A adjudicação foi decidida com base na proposta de contrapartidas apresentada pela Steyr/General Dynamics que previa uma parceria industrial com uma empresa nacional para a produção das próprias viaturas Pandur. Essa parceria envolvia, designadamente, a reabilitação de uma unidade industrial escolhida para essa produção, a exportação de viaturas para países em que Portugal tivesse especial capacidade de penetração (antigas colónias africanas, Magrebe, América Latina, entre outros) e a transferência da respectiva tecnologia e do Know-How adequado.
O valor económico global das contrapartidas (aceite expressamente pela adjudicatária) era de 516.316.000,00 euros, ou seja, cerca de 150% do valor da aquisição das viaturas que era de 344 milhões de euros, aproximadamente. Ou seja, uma despesa de 344 milhões de euros iria gerar na economia nacional mais de 516 milhões. A BAFO (Best And Final Offer) da Steyr dizia mesmo, expressamente, que «[n]ós queremos dar à economia portuguesa 705,8 milhões de euros». A parceira escolhida foi a FABREQUIPA, uma empresa de metalo-mecânica pesada do Barreiro, mas o VAN (Valor Acrescentado Nacional) gerado na nossa economia é inferior a 20 milhões de euros, pois, dos mais de 516 milhões prometidos, a adjudicatária apenas cumpriu, até ao momento, cerca de 18 milhões.

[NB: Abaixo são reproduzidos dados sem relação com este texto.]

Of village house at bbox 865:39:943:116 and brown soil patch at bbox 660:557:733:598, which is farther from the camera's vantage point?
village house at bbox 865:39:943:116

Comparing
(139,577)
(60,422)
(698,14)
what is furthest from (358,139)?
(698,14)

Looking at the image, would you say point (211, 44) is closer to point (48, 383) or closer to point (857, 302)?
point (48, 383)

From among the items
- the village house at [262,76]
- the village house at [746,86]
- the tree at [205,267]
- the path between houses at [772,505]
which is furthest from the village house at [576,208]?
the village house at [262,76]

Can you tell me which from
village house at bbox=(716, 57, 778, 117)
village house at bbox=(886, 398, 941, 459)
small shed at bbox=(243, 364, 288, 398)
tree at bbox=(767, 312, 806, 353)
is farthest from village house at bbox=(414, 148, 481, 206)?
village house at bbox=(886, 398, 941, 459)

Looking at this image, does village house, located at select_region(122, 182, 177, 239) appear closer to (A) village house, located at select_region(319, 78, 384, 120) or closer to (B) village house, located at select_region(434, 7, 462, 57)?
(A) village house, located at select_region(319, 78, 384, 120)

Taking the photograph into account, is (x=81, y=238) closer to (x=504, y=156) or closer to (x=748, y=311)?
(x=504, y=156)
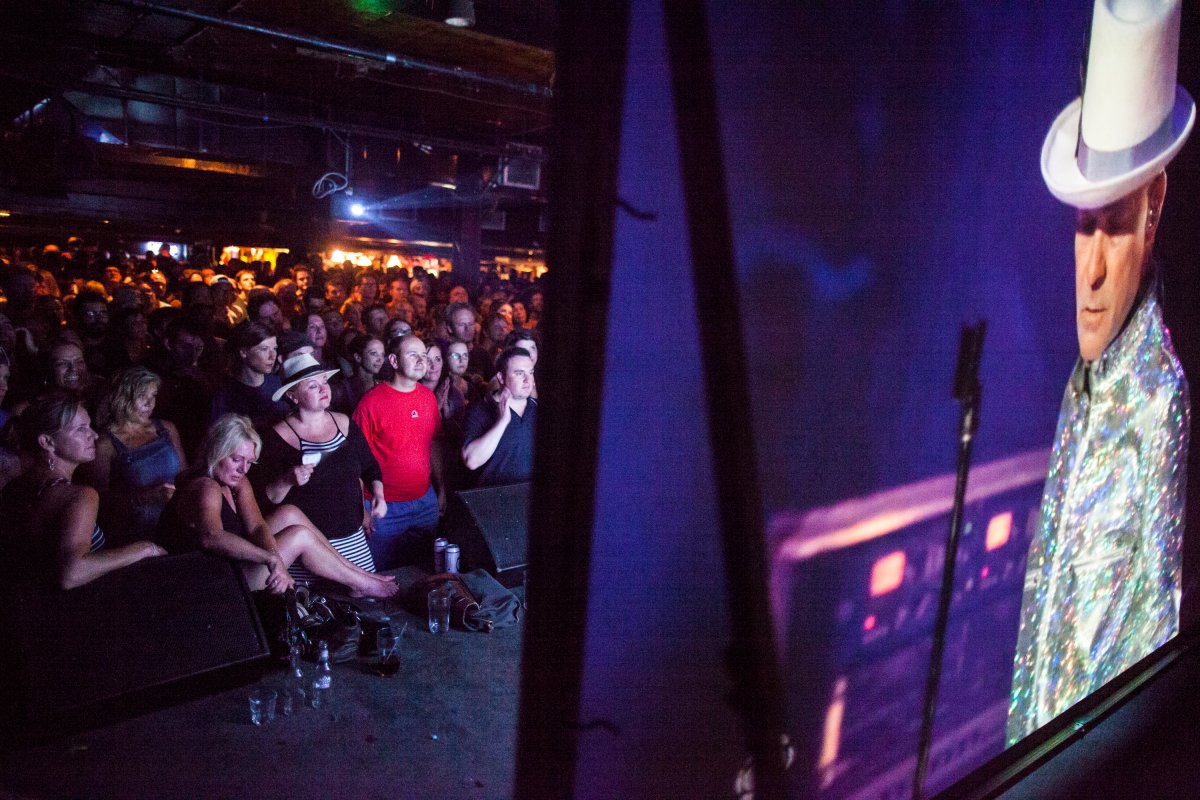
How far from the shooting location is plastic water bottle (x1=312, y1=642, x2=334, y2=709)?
2670 millimetres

Por sua, vez, o estado, em vez de obrigar a adjudicatária a cumprir aquilo a que se obrigara, parece mais interessado em tentar «convencer» a beneficiária do programa de contrapartidas (a Fabrequipa) a aceitar a situação de incumprimento. A empresa chegou a ser pressionada para participar num esquema tipo «carrossel de facturas» que permitisse à adjudicatária demonstrar contrapartidas que nunca existiram. Essas pressões foram feitas, inclusivamente, por alguns elementos da Comissão para as Contrapartidas (curiosamente, uma entidade criada para zelar pelo seu cumprimento), ao ponto de os advogados da Fabrequipa lhes recordarem que tal comportamento constituía a prática de um crime.

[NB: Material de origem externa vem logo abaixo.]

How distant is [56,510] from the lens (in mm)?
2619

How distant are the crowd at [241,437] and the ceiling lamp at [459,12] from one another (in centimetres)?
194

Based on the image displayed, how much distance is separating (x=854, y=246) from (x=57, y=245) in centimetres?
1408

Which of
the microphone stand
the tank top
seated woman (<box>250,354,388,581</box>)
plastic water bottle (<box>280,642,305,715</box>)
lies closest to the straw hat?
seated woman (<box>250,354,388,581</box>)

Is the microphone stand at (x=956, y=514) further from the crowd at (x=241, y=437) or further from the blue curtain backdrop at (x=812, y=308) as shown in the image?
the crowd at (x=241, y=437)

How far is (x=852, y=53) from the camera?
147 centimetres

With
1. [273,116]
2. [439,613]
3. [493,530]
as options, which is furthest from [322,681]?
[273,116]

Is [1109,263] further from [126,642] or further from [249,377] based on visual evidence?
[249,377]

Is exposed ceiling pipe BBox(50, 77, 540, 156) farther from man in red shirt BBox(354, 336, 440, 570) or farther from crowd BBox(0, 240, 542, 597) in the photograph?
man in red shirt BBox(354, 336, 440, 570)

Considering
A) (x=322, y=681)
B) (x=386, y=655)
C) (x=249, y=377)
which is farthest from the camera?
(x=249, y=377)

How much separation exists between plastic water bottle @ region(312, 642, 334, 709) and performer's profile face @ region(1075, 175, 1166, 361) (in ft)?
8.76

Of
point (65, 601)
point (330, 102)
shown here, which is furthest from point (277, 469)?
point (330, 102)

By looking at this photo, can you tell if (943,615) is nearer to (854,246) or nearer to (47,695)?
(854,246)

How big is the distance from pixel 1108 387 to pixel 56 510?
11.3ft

O estado (ou quem age em nome dele) tem descurado os interesses nacionais pois, além de pagar o preço das viaturas sem se certificar que a adjudicatária cumpre as suas obrigações contratuais, não accionou ainda uma garantia bancária no valor de quase 130 milhões de euros constituída justamente para garantir o cumprimento dessas contrapartidas. Talvez esteja à espera de que essa garantia caduque. Entretanto, todos os documentos relativos ao programa das contrapartidas desapareceram misteriosamente do processo do concurso público, o mesmo sucedendo a outros documentos igualmente importantes.
Claro que os litígios emergentes de um negócio público-privado como este, onde são evidentes os indícios de que os representantes da parte pública estão aliados à parte privada, só poderiam ser resolvidos através de uma arbitragem, ou seja, com advogados transformados em «juízes». Foi o que aconteceu neste caso, com mais esta duas «garantias»: o litígio pode ser decidido por um só Advogado/«juiz» e em definitivo já que as partes podem renunciar ao direito de recurso.